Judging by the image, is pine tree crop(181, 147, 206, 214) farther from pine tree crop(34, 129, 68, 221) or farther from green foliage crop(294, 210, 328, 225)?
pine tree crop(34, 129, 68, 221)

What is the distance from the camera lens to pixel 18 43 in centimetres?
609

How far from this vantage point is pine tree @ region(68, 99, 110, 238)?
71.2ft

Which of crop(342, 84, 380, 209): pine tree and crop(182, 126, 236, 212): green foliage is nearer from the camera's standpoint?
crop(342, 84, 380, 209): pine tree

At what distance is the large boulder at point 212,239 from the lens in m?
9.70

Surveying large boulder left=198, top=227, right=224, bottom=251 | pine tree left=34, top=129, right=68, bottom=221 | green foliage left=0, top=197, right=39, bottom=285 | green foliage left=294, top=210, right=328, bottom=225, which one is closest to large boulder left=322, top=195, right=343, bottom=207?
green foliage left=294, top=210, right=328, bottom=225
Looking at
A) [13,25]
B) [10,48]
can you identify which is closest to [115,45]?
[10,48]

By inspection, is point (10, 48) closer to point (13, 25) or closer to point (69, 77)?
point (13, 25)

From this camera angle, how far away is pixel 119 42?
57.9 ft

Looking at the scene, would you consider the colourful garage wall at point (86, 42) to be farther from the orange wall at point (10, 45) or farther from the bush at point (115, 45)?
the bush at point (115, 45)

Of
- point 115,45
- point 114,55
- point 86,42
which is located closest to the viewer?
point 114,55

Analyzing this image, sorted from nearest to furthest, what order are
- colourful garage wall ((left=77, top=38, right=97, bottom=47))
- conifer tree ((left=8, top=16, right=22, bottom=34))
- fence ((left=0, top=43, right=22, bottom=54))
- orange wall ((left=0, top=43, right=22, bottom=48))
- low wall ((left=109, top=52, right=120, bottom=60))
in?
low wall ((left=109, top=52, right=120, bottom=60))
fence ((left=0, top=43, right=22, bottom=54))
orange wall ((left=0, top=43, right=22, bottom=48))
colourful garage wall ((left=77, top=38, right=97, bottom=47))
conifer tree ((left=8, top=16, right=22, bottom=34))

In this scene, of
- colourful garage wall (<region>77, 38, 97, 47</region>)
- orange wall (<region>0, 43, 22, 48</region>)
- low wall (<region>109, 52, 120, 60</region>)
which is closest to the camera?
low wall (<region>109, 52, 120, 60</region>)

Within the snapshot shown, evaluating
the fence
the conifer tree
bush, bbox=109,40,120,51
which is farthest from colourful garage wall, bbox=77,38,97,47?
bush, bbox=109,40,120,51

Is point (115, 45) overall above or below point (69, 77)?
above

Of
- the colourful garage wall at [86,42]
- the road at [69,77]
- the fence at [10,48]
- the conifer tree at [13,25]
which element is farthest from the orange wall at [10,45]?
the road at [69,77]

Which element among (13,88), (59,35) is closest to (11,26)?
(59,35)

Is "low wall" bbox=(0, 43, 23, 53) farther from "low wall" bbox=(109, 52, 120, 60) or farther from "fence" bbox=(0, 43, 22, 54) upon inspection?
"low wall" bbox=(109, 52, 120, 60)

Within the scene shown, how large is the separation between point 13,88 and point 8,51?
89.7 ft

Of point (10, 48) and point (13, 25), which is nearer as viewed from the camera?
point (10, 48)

────

- STATED EXERCISE:
Copy out the items above again, putting "view" wherever "scene" occurs and leaving every other word unchanged.

- FULL RESPONSE:
Judging by the image, is pine tree crop(181, 147, 206, 214) farther from pine tree crop(34, 129, 68, 221) or farther from green foliage crop(294, 210, 328, 225)?
pine tree crop(34, 129, 68, 221)

What is the distance from the camera lens to pixel 18 43 in centimetres?
609

How far from this vantage point is pine tree @ region(68, 99, 110, 238)?
71.2ft

Which of crop(342, 84, 380, 209): pine tree and crop(182, 126, 236, 212): green foliage is nearer from the camera's standpoint?
crop(342, 84, 380, 209): pine tree

At what distance is the large boulder at point 212,239 from the lens in m?
9.70

Surveying large boulder left=198, top=227, right=224, bottom=251 | pine tree left=34, top=129, right=68, bottom=221 | green foliage left=0, top=197, right=39, bottom=285 | green foliage left=294, top=210, right=328, bottom=225, which one is closest to large boulder left=322, top=195, right=343, bottom=207?
green foliage left=294, top=210, right=328, bottom=225
Looking at
A) [13,25]
B) [10,48]
can you identify which is closest to [115,45]?
[10,48]

By inspection, is point (10, 48) closer to point (13, 25) or closer to point (69, 77)?
point (13, 25)

From this camera angle, how far away is pixel 119 42?
57.9 ft

Looking at the view, would you consider the colourful garage wall at point (86, 42) to be farther from the orange wall at point (10, 45) or farther from the bush at point (115, 45)?
the bush at point (115, 45)

Of
- point 115,45
- point 114,55
- point 86,42
which is located closest to the viewer?
point 114,55

Analyzing this image, sorted from nearest to furthest, what order are
- colourful garage wall ((left=77, top=38, right=97, bottom=47))
- conifer tree ((left=8, top=16, right=22, bottom=34))
- fence ((left=0, top=43, right=22, bottom=54))
- orange wall ((left=0, top=43, right=22, bottom=48))
- low wall ((left=109, top=52, right=120, bottom=60))
in?
low wall ((left=109, top=52, right=120, bottom=60))
fence ((left=0, top=43, right=22, bottom=54))
orange wall ((left=0, top=43, right=22, bottom=48))
colourful garage wall ((left=77, top=38, right=97, bottom=47))
conifer tree ((left=8, top=16, right=22, bottom=34))

In this view, of
- colourful garage wall (<region>77, 38, 97, 47</region>)
- orange wall (<region>0, 43, 22, 48</region>)
- low wall (<region>109, 52, 120, 60</region>)
which is closest to the camera?
low wall (<region>109, 52, 120, 60</region>)

Within the snapshot shown, evaluating
the fence
the conifer tree
bush, bbox=109,40,120,51
which is farthest from colourful garage wall, bbox=77,38,97,47?
bush, bbox=109,40,120,51

Is point (115, 45) overall above or below point (69, 77)?
above

Of
- the colourful garage wall at [86,42]
- the road at [69,77]
- the fence at [10,48]
- the conifer tree at [13,25]
which element is farthest from the orange wall at [10,45]?
the road at [69,77]

Which element among (13,88), (59,35) is closest to (11,26)?
(59,35)

Is "low wall" bbox=(0, 43, 23, 53) farther from "low wall" bbox=(109, 52, 120, 60) or farther from "fence" bbox=(0, 43, 22, 54) upon inspection?
"low wall" bbox=(109, 52, 120, 60)

Within the view shown, how large is the separation between point 13,88 and point 8,51?
89.7 ft

Of point (10, 48) and point (13, 25), which is nearer as viewed from the camera?
point (10, 48)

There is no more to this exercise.